Остромов перечислял всех. Называл он и Надежду Жуковскую.

— Эта мне пока непонятна, — говорил он. — Слишком молода и, кажется, простовата, но надо присматриваться. Там могут, знаете, водиться черти.

— Студентка?

— Да, медицинского факультета. Пока ничего, кроме замечаний о том, что преподаватели особо придирчивы к бывшему классу и, наоборот, снисходительны с рабфаком.

— А она чего бы хотела? — усмехался Райский. — Чтобы наоборот? Было уже наоборот… Ну, благодарю, товарищ Остромов. Теперь — к занятиям?

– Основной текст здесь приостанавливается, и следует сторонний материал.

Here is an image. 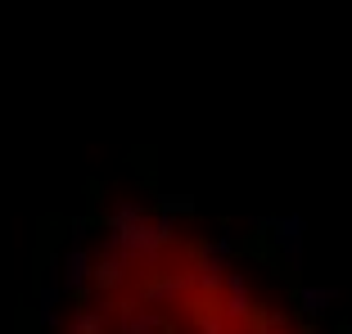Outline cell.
<instances>
[{"label": "cell", "instance_id": "cell-1", "mask_svg": "<svg viewBox=\"0 0 352 334\" xmlns=\"http://www.w3.org/2000/svg\"><path fill=\"white\" fill-rule=\"evenodd\" d=\"M59 334H311L204 230L122 203L73 262Z\"/></svg>", "mask_w": 352, "mask_h": 334}]
</instances>
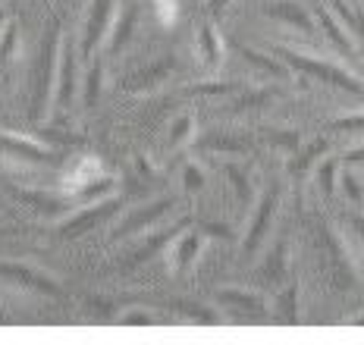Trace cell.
Masks as SVG:
<instances>
[{
	"label": "cell",
	"mask_w": 364,
	"mask_h": 345,
	"mask_svg": "<svg viewBox=\"0 0 364 345\" xmlns=\"http://www.w3.org/2000/svg\"><path fill=\"white\" fill-rule=\"evenodd\" d=\"M19 50V26L16 22H6L4 32H0V66H6Z\"/></svg>",
	"instance_id": "obj_27"
},
{
	"label": "cell",
	"mask_w": 364,
	"mask_h": 345,
	"mask_svg": "<svg viewBox=\"0 0 364 345\" xmlns=\"http://www.w3.org/2000/svg\"><path fill=\"white\" fill-rule=\"evenodd\" d=\"M132 26H135V6H126L123 16H117V22H113V38H110V48L113 50L126 48L129 35H132Z\"/></svg>",
	"instance_id": "obj_25"
},
{
	"label": "cell",
	"mask_w": 364,
	"mask_h": 345,
	"mask_svg": "<svg viewBox=\"0 0 364 345\" xmlns=\"http://www.w3.org/2000/svg\"><path fill=\"white\" fill-rule=\"evenodd\" d=\"M226 4H230V0H204V6H208V13H210V16H217V13L223 10Z\"/></svg>",
	"instance_id": "obj_40"
},
{
	"label": "cell",
	"mask_w": 364,
	"mask_h": 345,
	"mask_svg": "<svg viewBox=\"0 0 364 345\" xmlns=\"http://www.w3.org/2000/svg\"><path fill=\"white\" fill-rule=\"evenodd\" d=\"M201 148H210V151H220V154H245V141L242 138H230V135H210V138L201 141Z\"/></svg>",
	"instance_id": "obj_29"
},
{
	"label": "cell",
	"mask_w": 364,
	"mask_h": 345,
	"mask_svg": "<svg viewBox=\"0 0 364 345\" xmlns=\"http://www.w3.org/2000/svg\"><path fill=\"white\" fill-rule=\"evenodd\" d=\"M277 317L283 324H295L299 320V280H289L286 289L277 298Z\"/></svg>",
	"instance_id": "obj_21"
},
{
	"label": "cell",
	"mask_w": 364,
	"mask_h": 345,
	"mask_svg": "<svg viewBox=\"0 0 364 345\" xmlns=\"http://www.w3.org/2000/svg\"><path fill=\"white\" fill-rule=\"evenodd\" d=\"M195 54H198L204 70H220V66H223L226 44H223V35H220V28L210 19L198 28V38H195Z\"/></svg>",
	"instance_id": "obj_10"
},
{
	"label": "cell",
	"mask_w": 364,
	"mask_h": 345,
	"mask_svg": "<svg viewBox=\"0 0 364 345\" xmlns=\"http://www.w3.org/2000/svg\"><path fill=\"white\" fill-rule=\"evenodd\" d=\"M119 324L123 327H151L154 317H151L148 311H126V314H119Z\"/></svg>",
	"instance_id": "obj_37"
},
{
	"label": "cell",
	"mask_w": 364,
	"mask_h": 345,
	"mask_svg": "<svg viewBox=\"0 0 364 345\" xmlns=\"http://www.w3.org/2000/svg\"><path fill=\"white\" fill-rule=\"evenodd\" d=\"M264 141H267L270 148H279V151H286V154H295V148H299V132H292V129H267L264 132Z\"/></svg>",
	"instance_id": "obj_30"
},
{
	"label": "cell",
	"mask_w": 364,
	"mask_h": 345,
	"mask_svg": "<svg viewBox=\"0 0 364 345\" xmlns=\"http://www.w3.org/2000/svg\"><path fill=\"white\" fill-rule=\"evenodd\" d=\"M204 251V236L201 232H182V236L173 239V248H170V270L173 273H188V270H195V264H198Z\"/></svg>",
	"instance_id": "obj_8"
},
{
	"label": "cell",
	"mask_w": 364,
	"mask_h": 345,
	"mask_svg": "<svg viewBox=\"0 0 364 345\" xmlns=\"http://www.w3.org/2000/svg\"><path fill=\"white\" fill-rule=\"evenodd\" d=\"M101 82H104V66L101 63H91L88 72H85V94H82V104L91 110L101 97Z\"/></svg>",
	"instance_id": "obj_26"
},
{
	"label": "cell",
	"mask_w": 364,
	"mask_h": 345,
	"mask_svg": "<svg viewBox=\"0 0 364 345\" xmlns=\"http://www.w3.org/2000/svg\"><path fill=\"white\" fill-rule=\"evenodd\" d=\"M355 229H358V236L364 239V217H355Z\"/></svg>",
	"instance_id": "obj_44"
},
{
	"label": "cell",
	"mask_w": 364,
	"mask_h": 345,
	"mask_svg": "<svg viewBox=\"0 0 364 345\" xmlns=\"http://www.w3.org/2000/svg\"><path fill=\"white\" fill-rule=\"evenodd\" d=\"M267 16L279 19L289 28H299L301 35H314V13H308L299 0H277V4H267Z\"/></svg>",
	"instance_id": "obj_12"
},
{
	"label": "cell",
	"mask_w": 364,
	"mask_h": 345,
	"mask_svg": "<svg viewBox=\"0 0 364 345\" xmlns=\"http://www.w3.org/2000/svg\"><path fill=\"white\" fill-rule=\"evenodd\" d=\"M113 10H117V0H91V13L85 22V35H82V57H91L95 48L104 41V35L113 26Z\"/></svg>",
	"instance_id": "obj_3"
},
{
	"label": "cell",
	"mask_w": 364,
	"mask_h": 345,
	"mask_svg": "<svg viewBox=\"0 0 364 345\" xmlns=\"http://www.w3.org/2000/svg\"><path fill=\"white\" fill-rule=\"evenodd\" d=\"M195 94H230L236 92V85L232 82H201V85H192Z\"/></svg>",
	"instance_id": "obj_36"
},
{
	"label": "cell",
	"mask_w": 364,
	"mask_h": 345,
	"mask_svg": "<svg viewBox=\"0 0 364 345\" xmlns=\"http://www.w3.org/2000/svg\"><path fill=\"white\" fill-rule=\"evenodd\" d=\"M286 273H289V242H279L277 248L267 254V264H264V280L270 283H283Z\"/></svg>",
	"instance_id": "obj_18"
},
{
	"label": "cell",
	"mask_w": 364,
	"mask_h": 345,
	"mask_svg": "<svg viewBox=\"0 0 364 345\" xmlns=\"http://www.w3.org/2000/svg\"><path fill=\"white\" fill-rule=\"evenodd\" d=\"M4 26H6V16H4V13H0V32H4Z\"/></svg>",
	"instance_id": "obj_45"
},
{
	"label": "cell",
	"mask_w": 364,
	"mask_h": 345,
	"mask_svg": "<svg viewBox=\"0 0 364 345\" xmlns=\"http://www.w3.org/2000/svg\"><path fill=\"white\" fill-rule=\"evenodd\" d=\"M60 48H63V32H60V19L50 22V32H48V44L41 48L32 72V119L44 116L48 110V97L50 88H57V66H60Z\"/></svg>",
	"instance_id": "obj_2"
},
{
	"label": "cell",
	"mask_w": 364,
	"mask_h": 345,
	"mask_svg": "<svg viewBox=\"0 0 364 345\" xmlns=\"http://www.w3.org/2000/svg\"><path fill=\"white\" fill-rule=\"evenodd\" d=\"M154 16L161 26H173L179 16V0H154Z\"/></svg>",
	"instance_id": "obj_32"
},
{
	"label": "cell",
	"mask_w": 364,
	"mask_h": 345,
	"mask_svg": "<svg viewBox=\"0 0 364 345\" xmlns=\"http://www.w3.org/2000/svg\"><path fill=\"white\" fill-rule=\"evenodd\" d=\"M346 324H348V327H355V324H364V314H355V317H346Z\"/></svg>",
	"instance_id": "obj_43"
},
{
	"label": "cell",
	"mask_w": 364,
	"mask_h": 345,
	"mask_svg": "<svg viewBox=\"0 0 364 345\" xmlns=\"http://www.w3.org/2000/svg\"><path fill=\"white\" fill-rule=\"evenodd\" d=\"M339 185H343V192L348 195V201H352V204H361V198H364V195H361V185H358V179H355L348 170L343 172V176H339Z\"/></svg>",
	"instance_id": "obj_35"
},
{
	"label": "cell",
	"mask_w": 364,
	"mask_h": 345,
	"mask_svg": "<svg viewBox=\"0 0 364 345\" xmlns=\"http://www.w3.org/2000/svg\"><path fill=\"white\" fill-rule=\"evenodd\" d=\"M182 185H186V192L204 189V172H201L198 163H186V170H182Z\"/></svg>",
	"instance_id": "obj_33"
},
{
	"label": "cell",
	"mask_w": 364,
	"mask_h": 345,
	"mask_svg": "<svg viewBox=\"0 0 364 345\" xmlns=\"http://www.w3.org/2000/svg\"><path fill=\"white\" fill-rule=\"evenodd\" d=\"M0 276L6 280H16L22 286H32L38 292H48V295H60V286L54 283V276L41 273L35 267H26V264H0Z\"/></svg>",
	"instance_id": "obj_13"
},
{
	"label": "cell",
	"mask_w": 364,
	"mask_h": 345,
	"mask_svg": "<svg viewBox=\"0 0 364 345\" xmlns=\"http://www.w3.org/2000/svg\"><path fill=\"white\" fill-rule=\"evenodd\" d=\"M277 57H283V63L289 70H299L311 79H321L327 85H336V88H346L352 94H364V82L358 72L346 70V66L333 63V60L321 57V54H305V50H292V48H277Z\"/></svg>",
	"instance_id": "obj_1"
},
{
	"label": "cell",
	"mask_w": 364,
	"mask_h": 345,
	"mask_svg": "<svg viewBox=\"0 0 364 345\" xmlns=\"http://www.w3.org/2000/svg\"><path fill=\"white\" fill-rule=\"evenodd\" d=\"M204 232H208V236H223V239H230V229H226V226H204Z\"/></svg>",
	"instance_id": "obj_41"
},
{
	"label": "cell",
	"mask_w": 364,
	"mask_h": 345,
	"mask_svg": "<svg viewBox=\"0 0 364 345\" xmlns=\"http://www.w3.org/2000/svg\"><path fill=\"white\" fill-rule=\"evenodd\" d=\"M166 72H173V57H166V60H161V63L148 66V70L139 72V76H132L129 79V92H141V88L161 85V82L166 79Z\"/></svg>",
	"instance_id": "obj_20"
},
{
	"label": "cell",
	"mask_w": 364,
	"mask_h": 345,
	"mask_svg": "<svg viewBox=\"0 0 364 345\" xmlns=\"http://www.w3.org/2000/svg\"><path fill=\"white\" fill-rule=\"evenodd\" d=\"M113 207H117V198H107V201H97V204H82L79 211H75L70 220L60 226V236L66 239H75L82 236V232H88L91 226H97L101 220H107L113 214Z\"/></svg>",
	"instance_id": "obj_7"
},
{
	"label": "cell",
	"mask_w": 364,
	"mask_h": 345,
	"mask_svg": "<svg viewBox=\"0 0 364 345\" xmlns=\"http://www.w3.org/2000/svg\"><path fill=\"white\" fill-rule=\"evenodd\" d=\"M73 97H75V44L70 38V41H63V48H60V66H57V97H54V104H57L60 114L70 110Z\"/></svg>",
	"instance_id": "obj_6"
},
{
	"label": "cell",
	"mask_w": 364,
	"mask_h": 345,
	"mask_svg": "<svg viewBox=\"0 0 364 345\" xmlns=\"http://www.w3.org/2000/svg\"><path fill=\"white\" fill-rule=\"evenodd\" d=\"M364 160V145L352 148V151H346V163H361Z\"/></svg>",
	"instance_id": "obj_39"
},
{
	"label": "cell",
	"mask_w": 364,
	"mask_h": 345,
	"mask_svg": "<svg viewBox=\"0 0 364 345\" xmlns=\"http://www.w3.org/2000/svg\"><path fill=\"white\" fill-rule=\"evenodd\" d=\"M182 226H186V220H182V223H179V226H176V229H170V232H151V236H148V242H145V245H141V248H135V251H132V258H129V261H126V264H123V267H119V270H132V267L145 264V261L151 258V254H154L157 248H164V245H166V242H170V236H173V232H179Z\"/></svg>",
	"instance_id": "obj_17"
},
{
	"label": "cell",
	"mask_w": 364,
	"mask_h": 345,
	"mask_svg": "<svg viewBox=\"0 0 364 345\" xmlns=\"http://www.w3.org/2000/svg\"><path fill=\"white\" fill-rule=\"evenodd\" d=\"M277 204H279V189H270V192L261 198V204H257V214H255L252 226H248L245 245H242V251H245V254H255L257 248H261L264 236H267V229H270L273 214H277Z\"/></svg>",
	"instance_id": "obj_9"
},
{
	"label": "cell",
	"mask_w": 364,
	"mask_h": 345,
	"mask_svg": "<svg viewBox=\"0 0 364 345\" xmlns=\"http://www.w3.org/2000/svg\"><path fill=\"white\" fill-rule=\"evenodd\" d=\"M273 97H277V92H267V88H261V92H248V94H242L232 107L236 110H255V107H261V104H270Z\"/></svg>",
	"instance_id": "obj_31"
},
{
	"label": "cell",
	"mask_w": 364,
	"mask_h": 345,
	"mask_svg": "<svg viewBox=\"0 0 364 345\" xmlns=\"http://www.w3.org/2000/svg\"><path fill=\"white\" fill-rule=\"evenodd\" d=\"M336 172H339V160H336V157H327V160L317 167L314 182H317V189H321L323 198H333V192H336V182H339Z\"/></svg>",
	"instance_id": "obj_24"
},
{
	"label": "cell",
	"mask_w": 364,
	"mask_h": 345,
	"mask_svg": "<svg viewBox=\"0 0 364 345\" xmlns=\"http://www.w3.org/2000/svg\"><path fill=\"white\" fill-rule=\"evenodd\" d=\"M176 311L188 320V324H198V327H217L220 324L217 314L208 311L204 305H186V302H182V305H176Z\"/></svg>",
	"instance_id": "obj_28"
},
{
	"label": "cell",
	"mask_w": 364,
	"mask_h": 345,
	"mask_svg": "<svg viewBox=\"0 0 364 345\" xmlns=\"http://www.w3.org/2000/svg\"><path fill=\"white\" fill-rule=\"evenodd\" d=\"M104 163L97 160L95 154H79L70 160V167L63 170V195H70V198H75L85 185H91L95 179L104 176Z\"/></svg>",
	"instance_id": "obj_4"
},
{
	"label": "cell",
	"mask_w": 364,
	"mask_h": 345,
	"mask_svg": "<svg viewBox=\"0 0 364 345\" xmlns=\"http://www.w3.org/2000/svg\"><path fill=\"white\" fill-rule=\"evenodd\" d=\"M333 129H339V132H364V110L333 119Z\"/></svg>",
	"instance_id": "obj_34"
},
{
	"label": "cell",
	"mask_w": 364,
	"mask_h": 345,
	"mask_svg": "<svg viewBox=\"0 0 364 345\" xmlns=\"http://www.w3.org/2000/svg\"><path fill=\"white\" fill-rule=\"evenodd\" d=\"M13 198L28 204L38 214H57L70 207V195H44V192H28V189H13Z\"/></svg>",
	"instance_id": "obj_16"
},
{
	"label": "cell",
	"mask_w": 364,
	"mask_h": 345,
	"mask_svg": "<svg viewBox=\"0 0 364 345\" xmlns=\"http://www.w3.org/2000/svg\"><path fill=\"white\" fill-rule=\"evenodd\" d=\"M358 41H364V6L358 10Z\"/></svg>",
	"instance_id": "obj_42"
},
{
	"label": "cell",
	"mask_w": 364,
	"mask_h": 345,
	"mask_svg": "<svg viewBox=\"0 0 364 345\" xmlns=\"http://www.w3.org/2000/svg\"><path fill=\"white\" fill-rule=\"evenodd\" d=\"M0 148L6 151V157H16L26 163H50L54 151L48 145H41L32 135H19V132H0Z\"/></svg>",
	"instance_id": "obj_5"
},
{
	"label": "cell",
	"mask_w": 364,
	"mask_h": 345,
	"mask_svg": "<svg viewBox=\"0 0 364 345\" xmlns=\"http://www.w3.org/2000/svg\"><path fill=\"white\" fill-rule=\"evenodd\" d=\"M195 138V114H179L170 126V138H166V148L170 151H179L182 145Z\"/></svg>",
	"instance_id": "obj_22"
},
{
	"label": "cell",
	"mask_w": 364,
	"mask_h": 345,
	"mask_svg": "<svg viewBox=\"0 0 364 345\" xmlns=\"http://www.w3.org/2000/svg\"><path fill=\"white\" fill-rule=\"evenodd\" d=\"M314 19H317V26L323 28V35H327V38L336 44L339 50H343V54H348L352 60H358V57H361V54H358V38H355V35L348 32L343 22L333 16L330 6H317V10H314Z\"/></svg>",
	"instance_id": "obj_11"
},
{
	"label": "cell",
	"mask_w": 364,
	"mask_h": 345,
	"mask_svg": "<svg viewBox=\"0 0 364 345\" xmlns=\"http://www.w3.org/2000/svg\"><path fill=\"white\" fill-rule=\"evenodd\" d=\"M135 163H139V172H141V176H154V163H151L148 160V157H135Z\"/></svg>",
	"instance_id": "obj_38"
},
{
	"label": "cell",
	"mask_w": 364,
	"mask_h": 345,
	"mask_svg": "<svg viewBox=\"0 0 364 345\" xmlns=\"http://www.w3.org/2000/svg\"><path fill=\"white\" fill-rule=\"evenodd\" d=\"M242 57H245L255 70H261L264 76H273V79H286V76H289V66L279 63V60L270 57V54H261V50H255V48H242Z\"/></svg>",
	"instance_id": "obj_19"
},
{
	"label": "cell",
	"mask_w": 364,
	"mask_h": 345,
	"mask_svg": "<svg viewBox=\"0 0 364 345\" xmlns=\"http://www.w3.org/2000/svg\"><path fill=\"white\" fill-rule=\"evenodd\" d=\"M170 201H154V204H148V207H141V211H135V214H129L126 220H123V226H117V236L119 239H126V236H132V232H139V229H148V226H154L157 220H164L166 214H170Z\"/></svg>",
	"instance_id": "obj_14"
},
{
	"label": "cell",
	"mask_w": 364,
	"mask_h": 345,
	"mask_svg": "<svg viewBox=\"0 0 364 345\" xmlns=\"http://www.w3.org/2000/svg\"><path fill=\"white\" fill-rule=\"evenodd\" d=\"M217 305L236 307V311H245V314H264V311H267V298H264L261 292H245V289H223V292H217Z\"/></svg>",
	"instance_id": "obj_15"
},
{
	"label": "cell",
	"mask_w": 364,
	"mask_h": 345,
	"mask_svg": "<svg viewBox=\"0 0 364 345\" xmlns=\"http://www.w3.org/2000/svg\"><path fill=\"white\" fill-rule=\"evenodd\" d=\"M226 179H230V185H232V192H236V198L245 204L248 198H252V172H248L242 163H226Z\"/></svg>",
	"instance_id": "obj_23"
}]
</instances>
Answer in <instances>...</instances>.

Он откладывал папку, и они шли в соседнюю комнату, где вновь усаживались для беседы — только за столом на этот раз был Остромов, а у стола — Райский. Остромов сразу понял, что инициация Райского для обретения бессмертия возможна только в форме допроса — других разговоров он не понимал; но теперь допрашивал Остромов.

— Вы должны быть со мною совершенно откровенны, — говорил он.

Райский сокрушенно кивал, как ребенок, укравший сливу. Остромов поражался стремительности происходившей с ним перемены: вместо недавнего повелителя миров перед ним сидел покорный ученик, сжавшийся, опустивший глаза.